Zimbabwe is facing its worst malnutrition rates in 15 years in the wake of crippling drought and crop failures, the UN’s children’s agency said on Tuesday
Nearly 33 000 children are now in urgent need of treatment for “severe acute malnutrition,” acting Unicef representative Jane Muita said in a statement.
On Tuesday the official Herald newspaper reported that the number of those now thought to be in need of emergency food aid in Zimbabwe had risen by an extra million people to reach four million – nearly one third of Zimbabwe’s population.
“Indications are that the figure of vulnerable households requiring food assistance could be as high as four million people,” Social Welfare Minister Prisca Mupfumira told the newspaper.
In January the number of those likely to need food aid was put at around three million.
In 2002, six million Zimbabweans needed food aid in the wake of poor rains and disruptions to production caused by the land reform programme.
Muita was quoted on Tuesday as saying: “We have not seen these levels of malnutrition in more than 15 years and although the government and its partners are doing their best to assist, more needs to be done to prevent this crisis from spiralling out of control.”
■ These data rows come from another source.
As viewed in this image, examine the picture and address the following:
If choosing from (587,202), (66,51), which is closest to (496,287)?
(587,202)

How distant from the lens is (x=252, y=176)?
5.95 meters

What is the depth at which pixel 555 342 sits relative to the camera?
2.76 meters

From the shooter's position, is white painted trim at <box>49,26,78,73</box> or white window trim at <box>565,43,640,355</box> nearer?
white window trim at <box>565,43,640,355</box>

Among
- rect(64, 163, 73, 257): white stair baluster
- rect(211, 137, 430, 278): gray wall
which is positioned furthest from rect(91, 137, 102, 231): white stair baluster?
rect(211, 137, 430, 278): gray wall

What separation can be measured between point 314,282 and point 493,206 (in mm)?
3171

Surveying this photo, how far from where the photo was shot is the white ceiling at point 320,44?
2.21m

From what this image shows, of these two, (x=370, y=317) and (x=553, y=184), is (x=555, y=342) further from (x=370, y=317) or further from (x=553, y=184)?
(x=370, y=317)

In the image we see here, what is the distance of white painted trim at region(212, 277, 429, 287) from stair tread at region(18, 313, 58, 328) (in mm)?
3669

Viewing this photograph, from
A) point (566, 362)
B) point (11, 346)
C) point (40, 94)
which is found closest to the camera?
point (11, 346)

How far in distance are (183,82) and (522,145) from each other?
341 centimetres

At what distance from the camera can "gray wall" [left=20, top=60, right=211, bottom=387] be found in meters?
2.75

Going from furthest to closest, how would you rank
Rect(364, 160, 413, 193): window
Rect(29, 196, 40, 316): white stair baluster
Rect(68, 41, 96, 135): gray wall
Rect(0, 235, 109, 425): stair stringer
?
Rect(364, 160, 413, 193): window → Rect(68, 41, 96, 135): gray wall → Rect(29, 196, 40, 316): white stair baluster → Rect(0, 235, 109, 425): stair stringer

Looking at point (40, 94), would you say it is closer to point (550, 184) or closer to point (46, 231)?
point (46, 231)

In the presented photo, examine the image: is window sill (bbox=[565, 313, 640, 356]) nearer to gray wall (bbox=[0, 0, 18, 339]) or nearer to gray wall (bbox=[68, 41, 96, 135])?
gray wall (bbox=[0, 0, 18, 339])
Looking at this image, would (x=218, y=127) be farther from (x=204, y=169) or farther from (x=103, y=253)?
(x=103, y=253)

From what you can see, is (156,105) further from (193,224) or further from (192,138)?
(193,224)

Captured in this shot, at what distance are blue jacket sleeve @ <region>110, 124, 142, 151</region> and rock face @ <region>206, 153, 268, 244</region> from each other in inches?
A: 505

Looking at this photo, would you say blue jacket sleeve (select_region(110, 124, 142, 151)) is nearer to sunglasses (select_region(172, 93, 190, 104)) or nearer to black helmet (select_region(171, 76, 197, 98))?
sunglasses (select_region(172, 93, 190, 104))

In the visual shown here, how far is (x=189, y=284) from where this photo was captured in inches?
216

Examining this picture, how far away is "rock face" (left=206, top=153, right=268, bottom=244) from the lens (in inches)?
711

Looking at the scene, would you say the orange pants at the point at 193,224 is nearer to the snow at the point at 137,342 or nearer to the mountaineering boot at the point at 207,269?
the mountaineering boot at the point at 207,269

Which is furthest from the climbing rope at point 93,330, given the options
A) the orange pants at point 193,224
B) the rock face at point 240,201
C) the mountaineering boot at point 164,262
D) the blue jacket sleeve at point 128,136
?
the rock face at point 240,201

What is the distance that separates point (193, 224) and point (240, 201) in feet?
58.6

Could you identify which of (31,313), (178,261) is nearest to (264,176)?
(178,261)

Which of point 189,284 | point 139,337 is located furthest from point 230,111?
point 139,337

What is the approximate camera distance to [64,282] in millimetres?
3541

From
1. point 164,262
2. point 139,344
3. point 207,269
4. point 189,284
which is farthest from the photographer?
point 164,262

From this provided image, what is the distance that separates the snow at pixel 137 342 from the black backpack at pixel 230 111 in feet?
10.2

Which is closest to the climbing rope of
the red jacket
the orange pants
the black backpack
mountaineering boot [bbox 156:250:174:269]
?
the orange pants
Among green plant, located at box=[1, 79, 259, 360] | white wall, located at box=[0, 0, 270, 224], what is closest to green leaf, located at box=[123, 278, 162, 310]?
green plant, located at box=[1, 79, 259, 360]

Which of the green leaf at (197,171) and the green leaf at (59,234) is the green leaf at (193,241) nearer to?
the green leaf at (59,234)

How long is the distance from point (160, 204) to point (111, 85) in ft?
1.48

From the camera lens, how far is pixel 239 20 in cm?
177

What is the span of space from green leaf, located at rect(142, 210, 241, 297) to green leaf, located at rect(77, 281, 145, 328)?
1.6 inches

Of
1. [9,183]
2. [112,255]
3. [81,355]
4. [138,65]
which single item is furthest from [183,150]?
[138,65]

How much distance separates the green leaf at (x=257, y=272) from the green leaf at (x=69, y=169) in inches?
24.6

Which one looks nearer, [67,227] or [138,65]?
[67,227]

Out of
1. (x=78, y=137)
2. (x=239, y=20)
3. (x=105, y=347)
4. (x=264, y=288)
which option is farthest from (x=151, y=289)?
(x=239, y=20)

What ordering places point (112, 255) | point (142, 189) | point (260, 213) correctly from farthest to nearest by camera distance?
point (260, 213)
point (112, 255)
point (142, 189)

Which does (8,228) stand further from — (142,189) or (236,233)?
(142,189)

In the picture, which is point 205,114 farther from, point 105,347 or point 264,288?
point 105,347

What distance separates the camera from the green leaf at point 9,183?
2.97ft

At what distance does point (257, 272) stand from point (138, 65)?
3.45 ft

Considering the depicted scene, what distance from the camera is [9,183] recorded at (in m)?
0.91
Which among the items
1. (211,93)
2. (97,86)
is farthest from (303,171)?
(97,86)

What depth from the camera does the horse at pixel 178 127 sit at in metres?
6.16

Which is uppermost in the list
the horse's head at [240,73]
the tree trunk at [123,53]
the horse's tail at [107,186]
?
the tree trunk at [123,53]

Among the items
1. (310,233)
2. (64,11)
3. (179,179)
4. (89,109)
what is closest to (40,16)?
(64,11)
Unicef said 2.1 percent of children under five years old had severe acute malnutrition. Most of them were between the ages of one and two years old.
The state-run Sunday Mail reported at the weekend that the Zimbabwe government planned from May to introduce a feeding programme in schools in drought-hit areas. If it goes ahead, it will target children in the first two years of schooling, normally aged between five and seven-years-old or eight-years-old.